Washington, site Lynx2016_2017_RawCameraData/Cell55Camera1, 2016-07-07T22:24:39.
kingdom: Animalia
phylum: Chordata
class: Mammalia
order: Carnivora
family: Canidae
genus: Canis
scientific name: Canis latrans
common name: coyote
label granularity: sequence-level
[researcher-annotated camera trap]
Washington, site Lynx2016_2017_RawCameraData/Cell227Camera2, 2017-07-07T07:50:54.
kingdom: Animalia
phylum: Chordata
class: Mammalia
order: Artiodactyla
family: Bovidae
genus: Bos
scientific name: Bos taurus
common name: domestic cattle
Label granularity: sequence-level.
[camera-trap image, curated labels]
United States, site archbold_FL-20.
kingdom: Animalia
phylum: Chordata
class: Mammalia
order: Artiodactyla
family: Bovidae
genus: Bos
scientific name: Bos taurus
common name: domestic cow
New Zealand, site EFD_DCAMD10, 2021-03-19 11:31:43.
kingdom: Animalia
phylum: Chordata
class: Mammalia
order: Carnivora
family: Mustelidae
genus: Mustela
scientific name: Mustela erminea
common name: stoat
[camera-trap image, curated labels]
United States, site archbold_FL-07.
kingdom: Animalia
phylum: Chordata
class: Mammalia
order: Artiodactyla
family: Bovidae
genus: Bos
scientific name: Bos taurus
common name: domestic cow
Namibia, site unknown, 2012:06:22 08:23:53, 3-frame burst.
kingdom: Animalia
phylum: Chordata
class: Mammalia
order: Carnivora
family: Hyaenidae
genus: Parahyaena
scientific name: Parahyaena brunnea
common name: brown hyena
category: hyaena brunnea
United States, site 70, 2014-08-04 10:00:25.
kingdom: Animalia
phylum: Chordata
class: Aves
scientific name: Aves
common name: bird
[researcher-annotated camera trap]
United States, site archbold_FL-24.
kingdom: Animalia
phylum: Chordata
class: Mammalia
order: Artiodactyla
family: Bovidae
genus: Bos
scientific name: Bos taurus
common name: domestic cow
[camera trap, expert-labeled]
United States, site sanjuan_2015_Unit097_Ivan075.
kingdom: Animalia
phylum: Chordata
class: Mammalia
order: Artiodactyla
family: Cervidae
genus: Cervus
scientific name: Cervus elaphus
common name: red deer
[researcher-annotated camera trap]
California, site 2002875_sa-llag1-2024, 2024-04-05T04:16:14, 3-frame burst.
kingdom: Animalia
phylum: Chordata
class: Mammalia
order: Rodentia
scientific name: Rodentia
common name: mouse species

= = =

__WORK TO BE COMPLETED__. Retype the records above exactly, so that no line differs from its source.

__FINISHED TASK__.
Washington, site Lynx2016_2017_RawCameraData/Cell55Camera1, 2016-07-07T22:24:39.
kingdom: Animalia
phylum: Chordata
class: Mammalia
order: Carnivora
family: Canidae
genus: Canis
scientific name: Canis latrans
common name: coyote
label granularity: sequence-level
[researcher-annotated camera trap]
Washington, site Lynx2016_2017_RawCameraData/Cell227Camera2, 2017-07-07T07:50:54.
kingdom: Animalia
phylum: Chordata
class: Mammalia
order: Artiodactyla
family: Bovidae
genus: Bos
scientific name: Bos taurus
common name: domestic cattle
Label granularity: sequence-level.
[camera-trap image, curated labels]
United States, site archbold_FL-20.
kingdom: Animalia
phylum: Chordata
class: Mammalia
order: Artiodactyla
family: Bovidae
genus: Bos
scientific name: Bos taurus
common name: domestic cow
New Zealand, site EFD_DCAMD10, 2021-03-19 11:31:43.
kingdom: Animalia
phylum: Chordata
class: Mammalia
order: Carnivora
family: Mustelidae
genus: Mustela
scientific name: Mustela erminea
common name: stoat
[camera-trap image, curated labels]
United States, site archbold_FL-07.
kingdom: Animalia
phylum: Chordata
class: Mammalia
order: Artiodactyla
family: Bovidae
genus: Bos
scientific name: Bos taurus
common name: domestic cow
Namibia, site unknown, 2012:06:22 08:23:53, 3-frame burst.
kingdom: Animalia
phylum: Chordata
class: Mammalia
order: Carnivora
family: Hyaenidae
genus: Parahyaena
scientific name: Parahyaena brunnea
common name: brown hyena
category: hyaena brunnea
United States, site 70, 2014-08-04 10:00:25.
kingdom: Animalia
phylum: Chordata
class: Aves
scientific name: Aves
common name: bird
[researcher-annotated camera trap]
United States, site archbold_FL-24.
kingdom: Animalia
phylum: Chordata
class: Mammalia
order: Artiodactyla
family: Bovidae
genus: Bos
scientific name: Bos taurus
common name: domestic cow
[camera trap, expert-labeled]
United States, site sanjuan_2015_Unit097_Ivan075.
kingdom: Animalia
phylum: Chordata
class: Mammalia
order: Artiodactyla
family: Cervidae
genus: Cervus
scientific name: Cervus elaphus
common name: red deer
[researcher-annotated camera trap]
California, site 2002875_sa-llag1-2024, 2024-04-05T04:16:14, 3-frame burst.
kingdom: Animalia
phylum: Chordata
class: Mammalia
order: Rodentia
scientific name: Rodentia
common name: mouse species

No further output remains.